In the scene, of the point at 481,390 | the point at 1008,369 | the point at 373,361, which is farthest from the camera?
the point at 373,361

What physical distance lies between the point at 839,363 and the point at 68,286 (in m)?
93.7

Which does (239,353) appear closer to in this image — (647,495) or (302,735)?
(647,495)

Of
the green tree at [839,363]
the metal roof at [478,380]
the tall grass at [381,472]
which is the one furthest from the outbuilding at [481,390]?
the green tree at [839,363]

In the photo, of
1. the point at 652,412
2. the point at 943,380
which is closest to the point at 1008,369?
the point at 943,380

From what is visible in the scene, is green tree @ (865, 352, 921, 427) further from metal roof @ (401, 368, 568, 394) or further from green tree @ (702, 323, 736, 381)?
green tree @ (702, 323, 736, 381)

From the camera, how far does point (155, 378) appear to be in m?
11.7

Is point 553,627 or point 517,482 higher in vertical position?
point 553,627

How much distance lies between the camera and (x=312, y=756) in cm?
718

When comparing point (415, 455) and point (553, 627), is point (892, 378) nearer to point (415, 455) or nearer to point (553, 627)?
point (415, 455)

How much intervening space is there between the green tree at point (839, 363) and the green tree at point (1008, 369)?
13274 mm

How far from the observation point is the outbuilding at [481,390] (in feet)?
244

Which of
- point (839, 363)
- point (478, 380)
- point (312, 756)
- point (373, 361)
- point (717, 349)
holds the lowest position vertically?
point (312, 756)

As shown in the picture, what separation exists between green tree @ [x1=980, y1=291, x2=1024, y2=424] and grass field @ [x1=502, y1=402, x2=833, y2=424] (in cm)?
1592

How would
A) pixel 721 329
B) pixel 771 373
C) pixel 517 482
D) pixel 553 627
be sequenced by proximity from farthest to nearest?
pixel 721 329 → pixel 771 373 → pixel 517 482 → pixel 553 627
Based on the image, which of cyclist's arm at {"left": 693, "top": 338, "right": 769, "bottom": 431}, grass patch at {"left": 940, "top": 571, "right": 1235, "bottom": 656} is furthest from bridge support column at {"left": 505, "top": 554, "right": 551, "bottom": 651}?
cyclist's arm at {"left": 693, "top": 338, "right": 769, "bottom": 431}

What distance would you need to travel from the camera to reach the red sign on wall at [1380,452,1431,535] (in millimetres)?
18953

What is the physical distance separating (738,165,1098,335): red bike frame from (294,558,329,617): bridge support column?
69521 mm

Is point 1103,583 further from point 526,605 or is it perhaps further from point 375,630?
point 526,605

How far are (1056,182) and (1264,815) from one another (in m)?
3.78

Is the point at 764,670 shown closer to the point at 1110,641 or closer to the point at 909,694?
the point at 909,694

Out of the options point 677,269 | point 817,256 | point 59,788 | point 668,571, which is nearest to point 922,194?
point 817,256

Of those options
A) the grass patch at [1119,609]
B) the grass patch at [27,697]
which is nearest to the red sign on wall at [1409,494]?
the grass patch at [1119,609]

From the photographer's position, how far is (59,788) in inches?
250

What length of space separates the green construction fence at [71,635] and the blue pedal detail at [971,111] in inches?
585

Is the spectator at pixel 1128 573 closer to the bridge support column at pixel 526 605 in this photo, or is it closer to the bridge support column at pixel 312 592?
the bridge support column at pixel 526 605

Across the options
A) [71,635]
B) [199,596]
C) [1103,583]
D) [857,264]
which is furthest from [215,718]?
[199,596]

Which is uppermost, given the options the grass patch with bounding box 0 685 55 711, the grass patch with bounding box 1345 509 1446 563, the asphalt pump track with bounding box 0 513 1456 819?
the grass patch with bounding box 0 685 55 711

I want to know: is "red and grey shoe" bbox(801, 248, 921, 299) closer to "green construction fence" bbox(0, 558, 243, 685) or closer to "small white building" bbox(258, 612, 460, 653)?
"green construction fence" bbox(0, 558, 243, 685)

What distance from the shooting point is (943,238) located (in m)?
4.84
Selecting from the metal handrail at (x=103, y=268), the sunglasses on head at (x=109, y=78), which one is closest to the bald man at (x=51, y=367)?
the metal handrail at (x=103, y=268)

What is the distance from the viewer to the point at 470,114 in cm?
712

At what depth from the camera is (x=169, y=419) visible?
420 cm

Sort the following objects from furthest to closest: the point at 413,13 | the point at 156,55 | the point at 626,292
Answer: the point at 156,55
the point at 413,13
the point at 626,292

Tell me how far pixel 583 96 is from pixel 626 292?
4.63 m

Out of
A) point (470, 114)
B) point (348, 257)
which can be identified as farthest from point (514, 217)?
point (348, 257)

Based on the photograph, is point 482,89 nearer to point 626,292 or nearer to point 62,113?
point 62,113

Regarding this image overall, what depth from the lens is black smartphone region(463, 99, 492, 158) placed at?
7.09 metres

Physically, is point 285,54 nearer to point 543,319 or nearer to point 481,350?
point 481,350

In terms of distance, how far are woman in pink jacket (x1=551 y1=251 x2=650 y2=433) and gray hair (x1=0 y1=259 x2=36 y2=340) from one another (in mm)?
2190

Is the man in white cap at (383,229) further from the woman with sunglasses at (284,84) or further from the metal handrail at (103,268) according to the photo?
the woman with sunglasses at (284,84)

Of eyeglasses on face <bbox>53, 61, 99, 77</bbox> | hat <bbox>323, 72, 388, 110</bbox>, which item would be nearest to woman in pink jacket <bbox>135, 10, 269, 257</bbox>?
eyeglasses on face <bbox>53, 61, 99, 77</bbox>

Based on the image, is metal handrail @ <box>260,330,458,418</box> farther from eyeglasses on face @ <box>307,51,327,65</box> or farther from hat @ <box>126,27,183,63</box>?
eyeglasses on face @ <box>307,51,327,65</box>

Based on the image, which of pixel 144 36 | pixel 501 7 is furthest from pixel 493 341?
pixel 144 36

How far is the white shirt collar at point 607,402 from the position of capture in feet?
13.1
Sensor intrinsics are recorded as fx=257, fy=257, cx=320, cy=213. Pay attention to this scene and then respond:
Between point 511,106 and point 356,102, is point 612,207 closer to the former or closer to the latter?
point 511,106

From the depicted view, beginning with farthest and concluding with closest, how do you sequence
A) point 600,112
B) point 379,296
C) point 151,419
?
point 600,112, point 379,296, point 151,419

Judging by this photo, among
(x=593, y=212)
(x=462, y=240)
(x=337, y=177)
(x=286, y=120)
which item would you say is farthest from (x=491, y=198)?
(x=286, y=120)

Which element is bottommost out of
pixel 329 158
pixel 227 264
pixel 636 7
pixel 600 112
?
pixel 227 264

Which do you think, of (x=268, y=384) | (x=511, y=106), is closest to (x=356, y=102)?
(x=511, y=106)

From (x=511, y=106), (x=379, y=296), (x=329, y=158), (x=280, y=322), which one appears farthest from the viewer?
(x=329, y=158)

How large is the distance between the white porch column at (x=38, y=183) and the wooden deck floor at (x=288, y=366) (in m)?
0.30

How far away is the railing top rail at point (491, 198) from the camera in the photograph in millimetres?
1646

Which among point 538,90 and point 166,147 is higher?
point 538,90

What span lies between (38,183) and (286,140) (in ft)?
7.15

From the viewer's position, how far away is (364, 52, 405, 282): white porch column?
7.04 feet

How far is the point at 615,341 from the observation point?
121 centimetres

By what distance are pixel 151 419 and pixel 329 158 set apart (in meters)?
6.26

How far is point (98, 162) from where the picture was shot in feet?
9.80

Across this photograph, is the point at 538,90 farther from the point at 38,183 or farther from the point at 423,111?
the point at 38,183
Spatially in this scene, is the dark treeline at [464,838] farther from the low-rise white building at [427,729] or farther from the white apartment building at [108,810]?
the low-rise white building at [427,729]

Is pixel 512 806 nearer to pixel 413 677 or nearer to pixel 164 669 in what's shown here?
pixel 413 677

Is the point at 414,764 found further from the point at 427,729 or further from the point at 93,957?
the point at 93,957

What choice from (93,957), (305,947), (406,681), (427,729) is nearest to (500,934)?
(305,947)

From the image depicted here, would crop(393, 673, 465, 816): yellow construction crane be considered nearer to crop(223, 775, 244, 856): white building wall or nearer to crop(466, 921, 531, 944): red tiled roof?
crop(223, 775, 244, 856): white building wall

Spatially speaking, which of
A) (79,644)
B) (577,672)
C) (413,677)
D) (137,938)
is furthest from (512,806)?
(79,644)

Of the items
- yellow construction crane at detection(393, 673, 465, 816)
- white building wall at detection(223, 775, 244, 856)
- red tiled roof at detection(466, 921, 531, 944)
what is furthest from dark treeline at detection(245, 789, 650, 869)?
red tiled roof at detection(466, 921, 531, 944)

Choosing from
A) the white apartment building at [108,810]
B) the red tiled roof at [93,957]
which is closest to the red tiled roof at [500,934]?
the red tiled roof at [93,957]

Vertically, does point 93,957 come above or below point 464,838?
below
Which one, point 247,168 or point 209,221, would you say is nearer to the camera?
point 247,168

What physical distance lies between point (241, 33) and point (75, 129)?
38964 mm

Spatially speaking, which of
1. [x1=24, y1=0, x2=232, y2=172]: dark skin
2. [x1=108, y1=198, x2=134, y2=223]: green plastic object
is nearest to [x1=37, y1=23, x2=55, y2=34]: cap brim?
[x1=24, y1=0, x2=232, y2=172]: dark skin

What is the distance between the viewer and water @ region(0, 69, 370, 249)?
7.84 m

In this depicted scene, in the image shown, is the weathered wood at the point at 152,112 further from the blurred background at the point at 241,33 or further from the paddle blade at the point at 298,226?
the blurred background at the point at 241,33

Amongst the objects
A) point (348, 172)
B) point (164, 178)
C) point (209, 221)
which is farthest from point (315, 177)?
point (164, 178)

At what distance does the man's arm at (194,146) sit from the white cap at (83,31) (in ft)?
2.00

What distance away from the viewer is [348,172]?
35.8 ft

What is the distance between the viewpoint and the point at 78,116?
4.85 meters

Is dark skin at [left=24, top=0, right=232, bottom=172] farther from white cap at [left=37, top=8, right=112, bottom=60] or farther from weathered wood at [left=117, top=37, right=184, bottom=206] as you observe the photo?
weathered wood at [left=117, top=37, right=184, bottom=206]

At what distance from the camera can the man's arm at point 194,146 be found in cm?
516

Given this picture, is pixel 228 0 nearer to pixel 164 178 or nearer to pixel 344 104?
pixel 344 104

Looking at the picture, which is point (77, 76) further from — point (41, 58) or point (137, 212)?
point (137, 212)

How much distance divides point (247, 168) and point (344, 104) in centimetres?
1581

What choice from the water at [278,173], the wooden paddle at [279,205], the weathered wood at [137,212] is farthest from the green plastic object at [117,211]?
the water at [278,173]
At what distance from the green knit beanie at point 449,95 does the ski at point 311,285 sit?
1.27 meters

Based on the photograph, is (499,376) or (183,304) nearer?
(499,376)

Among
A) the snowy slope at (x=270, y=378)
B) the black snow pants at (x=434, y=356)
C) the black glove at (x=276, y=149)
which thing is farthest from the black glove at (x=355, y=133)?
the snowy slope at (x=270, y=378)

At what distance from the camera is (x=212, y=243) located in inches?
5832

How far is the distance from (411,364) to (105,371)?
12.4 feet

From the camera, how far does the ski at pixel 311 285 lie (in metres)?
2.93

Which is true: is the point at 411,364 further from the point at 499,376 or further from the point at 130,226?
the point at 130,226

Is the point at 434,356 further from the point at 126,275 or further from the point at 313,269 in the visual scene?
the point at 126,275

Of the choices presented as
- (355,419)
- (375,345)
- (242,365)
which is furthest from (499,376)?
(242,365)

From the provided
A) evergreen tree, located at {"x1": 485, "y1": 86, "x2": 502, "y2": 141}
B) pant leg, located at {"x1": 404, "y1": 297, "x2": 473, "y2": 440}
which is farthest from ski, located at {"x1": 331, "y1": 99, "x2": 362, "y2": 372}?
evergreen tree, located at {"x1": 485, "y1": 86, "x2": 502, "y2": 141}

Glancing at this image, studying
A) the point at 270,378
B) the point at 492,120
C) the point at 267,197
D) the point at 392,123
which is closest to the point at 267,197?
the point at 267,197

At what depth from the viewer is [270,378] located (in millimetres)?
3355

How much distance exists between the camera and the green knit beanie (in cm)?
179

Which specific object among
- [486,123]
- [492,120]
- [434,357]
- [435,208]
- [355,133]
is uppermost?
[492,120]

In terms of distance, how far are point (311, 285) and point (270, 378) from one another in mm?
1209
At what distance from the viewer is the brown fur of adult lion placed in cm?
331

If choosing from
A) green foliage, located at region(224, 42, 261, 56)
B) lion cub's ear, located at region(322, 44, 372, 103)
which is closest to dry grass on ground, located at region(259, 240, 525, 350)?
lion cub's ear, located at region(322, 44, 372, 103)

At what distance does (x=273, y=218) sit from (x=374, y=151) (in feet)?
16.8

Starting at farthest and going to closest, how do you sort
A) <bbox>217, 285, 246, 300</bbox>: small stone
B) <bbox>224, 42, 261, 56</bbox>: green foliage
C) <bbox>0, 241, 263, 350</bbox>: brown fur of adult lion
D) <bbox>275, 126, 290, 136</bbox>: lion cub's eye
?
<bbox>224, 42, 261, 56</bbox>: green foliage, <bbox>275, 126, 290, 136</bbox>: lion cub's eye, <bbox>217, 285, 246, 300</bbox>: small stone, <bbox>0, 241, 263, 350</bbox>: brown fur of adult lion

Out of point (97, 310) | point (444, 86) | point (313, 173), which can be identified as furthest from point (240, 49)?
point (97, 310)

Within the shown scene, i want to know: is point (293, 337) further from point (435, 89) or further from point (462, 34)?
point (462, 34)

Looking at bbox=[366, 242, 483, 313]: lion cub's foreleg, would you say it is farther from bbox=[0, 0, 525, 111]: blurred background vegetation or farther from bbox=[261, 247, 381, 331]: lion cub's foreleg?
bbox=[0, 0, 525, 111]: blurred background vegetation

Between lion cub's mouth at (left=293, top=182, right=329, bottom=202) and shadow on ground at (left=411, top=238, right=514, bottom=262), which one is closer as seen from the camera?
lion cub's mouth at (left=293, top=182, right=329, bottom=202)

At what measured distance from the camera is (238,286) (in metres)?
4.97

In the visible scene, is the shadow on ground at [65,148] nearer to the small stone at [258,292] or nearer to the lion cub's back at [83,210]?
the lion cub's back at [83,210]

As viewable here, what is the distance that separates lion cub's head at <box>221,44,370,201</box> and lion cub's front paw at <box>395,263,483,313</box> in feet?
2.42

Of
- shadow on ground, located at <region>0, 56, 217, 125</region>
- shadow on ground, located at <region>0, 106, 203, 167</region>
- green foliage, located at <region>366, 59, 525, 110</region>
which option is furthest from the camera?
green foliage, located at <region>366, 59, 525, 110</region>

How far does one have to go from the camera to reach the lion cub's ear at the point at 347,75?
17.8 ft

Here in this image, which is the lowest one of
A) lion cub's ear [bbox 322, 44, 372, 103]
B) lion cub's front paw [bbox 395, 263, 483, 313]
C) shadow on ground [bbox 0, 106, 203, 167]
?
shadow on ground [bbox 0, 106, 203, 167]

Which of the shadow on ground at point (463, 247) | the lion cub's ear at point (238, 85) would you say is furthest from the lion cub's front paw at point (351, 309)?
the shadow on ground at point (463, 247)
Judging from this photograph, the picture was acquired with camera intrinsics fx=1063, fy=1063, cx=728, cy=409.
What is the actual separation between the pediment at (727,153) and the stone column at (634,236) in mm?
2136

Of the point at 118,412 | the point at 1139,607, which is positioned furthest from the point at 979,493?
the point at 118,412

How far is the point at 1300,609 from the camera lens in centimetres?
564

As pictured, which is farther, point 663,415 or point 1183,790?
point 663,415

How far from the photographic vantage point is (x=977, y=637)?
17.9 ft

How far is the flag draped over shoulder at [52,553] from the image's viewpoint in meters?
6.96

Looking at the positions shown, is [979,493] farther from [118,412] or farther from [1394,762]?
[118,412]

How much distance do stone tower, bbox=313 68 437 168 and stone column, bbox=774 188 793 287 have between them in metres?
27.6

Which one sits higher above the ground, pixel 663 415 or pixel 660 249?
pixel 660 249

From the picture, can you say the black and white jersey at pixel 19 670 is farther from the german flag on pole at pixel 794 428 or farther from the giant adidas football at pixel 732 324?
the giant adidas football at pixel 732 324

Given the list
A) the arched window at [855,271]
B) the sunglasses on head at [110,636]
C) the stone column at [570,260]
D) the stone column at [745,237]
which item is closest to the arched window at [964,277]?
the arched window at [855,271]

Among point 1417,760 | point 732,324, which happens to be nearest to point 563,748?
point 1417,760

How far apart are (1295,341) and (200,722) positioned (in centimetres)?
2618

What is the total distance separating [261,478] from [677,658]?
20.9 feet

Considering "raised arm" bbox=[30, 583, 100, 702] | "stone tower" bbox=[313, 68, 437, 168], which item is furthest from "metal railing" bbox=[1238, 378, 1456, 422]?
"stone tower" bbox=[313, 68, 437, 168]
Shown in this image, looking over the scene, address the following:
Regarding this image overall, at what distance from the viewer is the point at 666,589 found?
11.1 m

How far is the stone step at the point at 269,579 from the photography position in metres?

-------------------------

§ **The problem**: Output, unchanged, the lines from the line with "Judging from this" through the final line of the material.

§ **Written answer**:
Judging from this photograph, the picture was acquired with camera intrinsics fx=1063, fy=1063, cx=728, cy=409.
What is the actual separation between the pediment at (727,153) and the stone column at (634,236) in mm?
2136

Of the point at 118,412 | the point at 1139,607, which is positioned furthest from the point at 979,493?
the point at 118,412

How far is the point at 1300,609 from the camera lens in centimetres?
564

As pictured, which is farther, point 663,415 or point 1183,790?
point 663,415

How far from the photographic vantage point is (x=977, y=637)?
17.9 ft

How far is the flag draped over shoulder at [52,553] from the image's viewpoint in meters?
6.96

Looking at the positions shown, is [979,493] farther from [118,412] or farther from [1394,762]?
[118,412]

How much distance do stone tower, bbox=313 68 437 168 and stone column, bbox=774 188 793 287 have between them in metres?
27.6

Which one sits higher above the ground, pixel 663 415 or pixel 660 249?
pixel 660 249

From the picture, can you say the black and white jersey at pixel 19 670 is farther from the german flag on pole at pixel 794 428 or farther from the giant adidas football at pixel 732 324?
the giant adidas football at pixel 732 324

Given the list
A) the arched window at [855,271]
B) the sunglasses on head at [110,636]
C) the stone column at [570,260]
D) the stone column at [745,237]
which item is closest to the arched window at [964,277]?
the arched window at [855,271]

Among point 1417,760 | point 732,324, which happens to be nearest to point 563,748?
point 1417,760

How far apart are (1295,341) and (200,722) positioned (in centimetres)?
2618

What is the total distance separating [261,478] from [677,658]?
20.9 feet

Considering "raised arm" bbox=[30, 583, 100, 702] | "stone tower" bbox=[313, 68, 437, 168], which item is furthest from "metal railing" bbox=[1238, 378, 1456, 422]?
"stone tower" bbox=[313, 68, 437, 168]
Shown in this image, looking over the scene, address the following:
Regarding this image overall, at what distance from the viewer is the point at 666,589 found?
11.1 m

How far is the stone step at the point at 269,579 from the photography position in metres?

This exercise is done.